Abstract 15125: Calculated Plasma Volume Status Predicts Survival in Aortic Valve Replacement
Background: Plasma volume (PV) expansion underlies systemic congestion in patients (pts) awaiting aortic valve replacement (AVR) and can be significant despite clinical euvolemia. Although PV status is best quantified using radioisotope assays, it can also be estimated using validated haemodialysis-based equations. We tested the prognostic utility of one such formula in pts undergoing AVR.
Methods: We analysed the relation of pre-operative PV status to outcomes in 1160 AVR pts (mean [±SD] age 68±13 yrs, EuroSCORE 6.0±3.0). PV status was calculated (Hakim RM et al) by subtracting the pts actual PV ([1-hematocrit] x [a + (b x weight)]; a and b are gender-specific constants) from their ideal PV [c x weight]; c is a gender-specific constant).

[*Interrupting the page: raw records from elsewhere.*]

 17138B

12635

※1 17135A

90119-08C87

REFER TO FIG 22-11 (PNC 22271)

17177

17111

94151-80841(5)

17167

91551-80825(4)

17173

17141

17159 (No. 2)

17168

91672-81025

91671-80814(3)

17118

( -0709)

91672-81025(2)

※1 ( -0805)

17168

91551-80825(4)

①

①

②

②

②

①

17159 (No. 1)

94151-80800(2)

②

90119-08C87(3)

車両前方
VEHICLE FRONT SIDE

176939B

Results: Median (±IQR) PV status was -209±331 mL with 75% and 25% of pts having PV loss and excess, respectively. Patients with PV excess were more likely to be older with poorer LV ejection fractions, greater congestive symptoms, higher creatinines and EuroSCORE/Parsonnet scores and more renal, GI and neurological post-op complications, days ventilated (1.5 vs 1.2), days of high-dependency care (3.7 vs 2.6), and days hospitalised (17 vs 13) (all P<0.05). Over a median hospital stay of 8±5 days, 35 (3.0%) pts died, while over a median follow-up of 4±3 years, 85 of the 1125 (8%) discharged pts died. A higher PV status was related to greater early and late mortality (both HR 1.001, P<0.01). A PV status >-41mls optimally predicting early deaths (HR 3, CI:1-5, P=0.004, Figure A) whilst a status >-214mls optimally predicted late deaths (HR 2, CI:1-4, P=0.0003, Figure B) on ROC analyses. Both cut-offs predicted survival independently of conventional prognosticators such as age, ejection fraction, EuroSCORE, Parsonnet score and creatinine.
Conclusions: Estimating plasma volume status in AVR patients appears prognostically useful and suggests that aiming for a status around -41mLs pre-operatively might improve outcomes.
- © 2011 by American Heart Association, Inc.